ЗАДАНИЕ ->
Продолжите текст о колонках под рубрикой «Взгляд частного человека», начав сразу после его последнего предложения.

ФРАГМЕНТ ТЕКСТА ->
....
Я согласился попробовать. Для работодателей «согласился» означает переход в их повиновение, «попробовать» не означает ничего. Первое, что от меня потребовали, это безотлагательно придумать название постоянной рубрики, под которой моя колонка будет печататься. Ничего лучше, чем «Взгляд частного человека», мне в голову не пришло, и до сегодняшнего дня я об этом не пожалел. Частным человеком я прожил все советское время и, насколько удается, живу по сию пору. В эпоху тоталитарную как при коммунистах, или тяготеющую к авторитарности как сейчас, «частный человек» – это гражданская позиция, идейная установка, политическая философия. И сверх того, специфически привлекательно, по моим наблюдениям, для еврейского сознания с его азартной склонностью к независимости.
Писал по три колонки в месяц, последние два года каждую неделю. Издательство предложило их собрать и выпустить отдельной книгой. Какие-то я забраковал по соображениям вкуса, от других отказался потому, что близки одна другой по содержанию или уже отразились в других моих сочинениях. В газете на них лежала печать сиюминутного импульса. Понять, стоят ли они чего-то собранные воедино, или вид целостности им придает только обложка, мне не достает ни воображения, ни трезвой оценки. Так что узнать это смогу не раньше, чем выйдет книга. Как любой читатель.
Анатолий Найман, 2012
2005 год
21–27 декабря
Эту историю рассказал мне Исайя Берлин, привожу дословно (мы говорили по-русски).
«Нету еврея в мире – крещеного, некрещеного, – в котором нет какой-то крошечной капли социальной неуверенности. Который считает, что он должен вести себя немножко лучше, чем другие – а то они, им это не понравится. К губернатору Иерусалима, еврейскому, пришли канадские евреи, в 1947 году, уже после осады. Он был во время осады Иерусалима арабами, и он вел дело довольно храбро и умело. По происхождению канадский еврей. К нему пришла делегация канадская, сионистская. Желали поговорить, спрашивали его, что нужно делать. Он давал разные советы, что нужно делать в Канаде – им. Они сказали: нет, вы знаете, если мы это сделаем, то это может канадцам не понравиться. Он сказал: а я думал, что вы канадцы».
....
ПРЕДОСТАВЛЕННЫЕ ЗАПИСИ ->
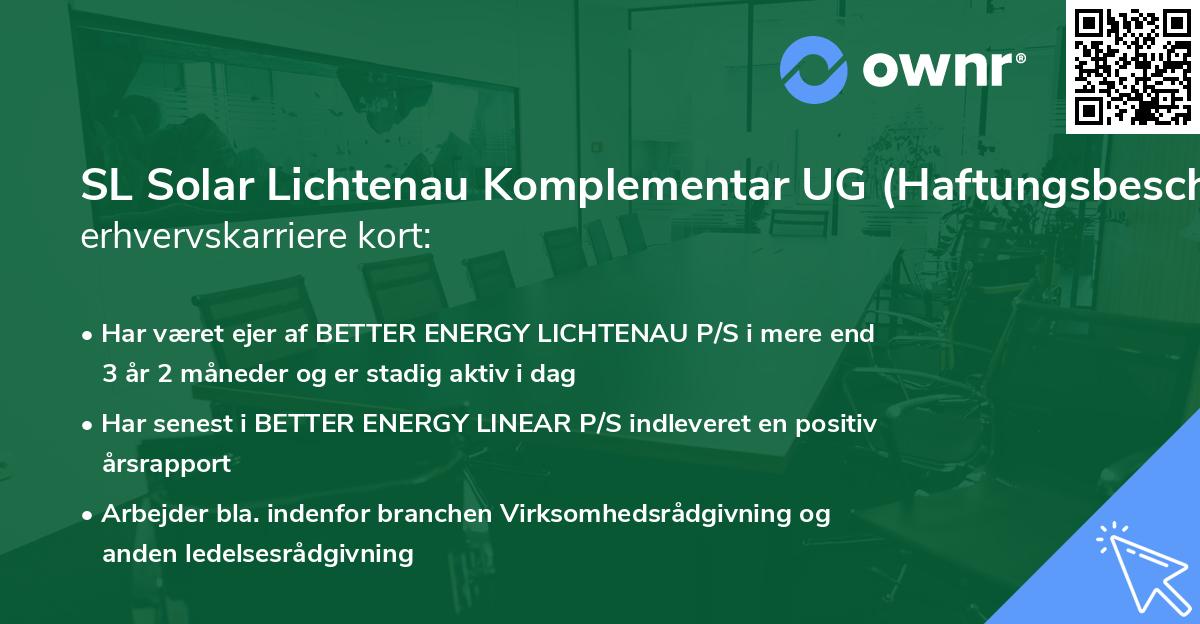 ownr®

SL Solar Lichtenau Komplementar UG (Haftungsbesch
erhvervskarriere kort:

• Har været ejer af BETTER ENERGY LICHTENAU P/S i mere end 3 år 2 måneder og er stadig aktiv i dag

• Har senest i BETTER ENERGY LINEAR P/S indleveret en positiv årsrapport

• Arbejder bla. indenfor branchen Virksomhedsrådgivning og anden ledelsesrådgivning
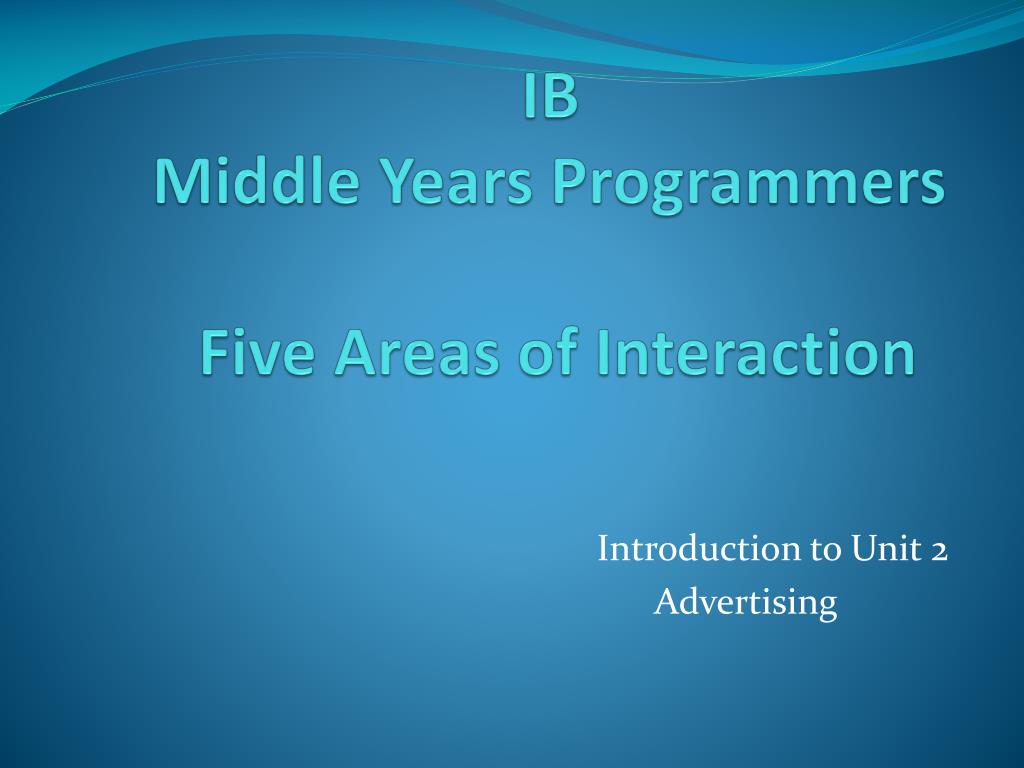 IB
Middle Years Programmers

Five Areas of Interaction

Introduction to Unit 2
Advertising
....
РЕЗУЛЬТАТ ->
Прелестная история. Я ее вспомнил, когда по новостям показывали концерт дружбы народов из Воронежа. Несчастные студенты из стран третьего мира, которым в этом городе не дают выйти на улицу, избивают и убивают, нарядились в подобие национальных костюмов и, как умеют, пели и приплясывали. Хотели понравиться. Не понравились. Не начальству, которое это придумало как мероприятие для рапорта наверх – а тем, кто избивает и убивает. Тем, кому они «не нравятся». И чем больше притопывают и трясут попками, тем больше не нравятся.
Нравиться не обязательно. Обязательно – вести себя с достоинством. Мы помним эпизод из книги Кенелли «Ковчег Шиндлера», когда лагерное начальство приказало трем сотням евреев подходить к лежащей Торе и плевать в нее – под угрозой немедленного расстрела. Отказался один – и был на месте застрелен. Остальные, согласившиеся, назавтра.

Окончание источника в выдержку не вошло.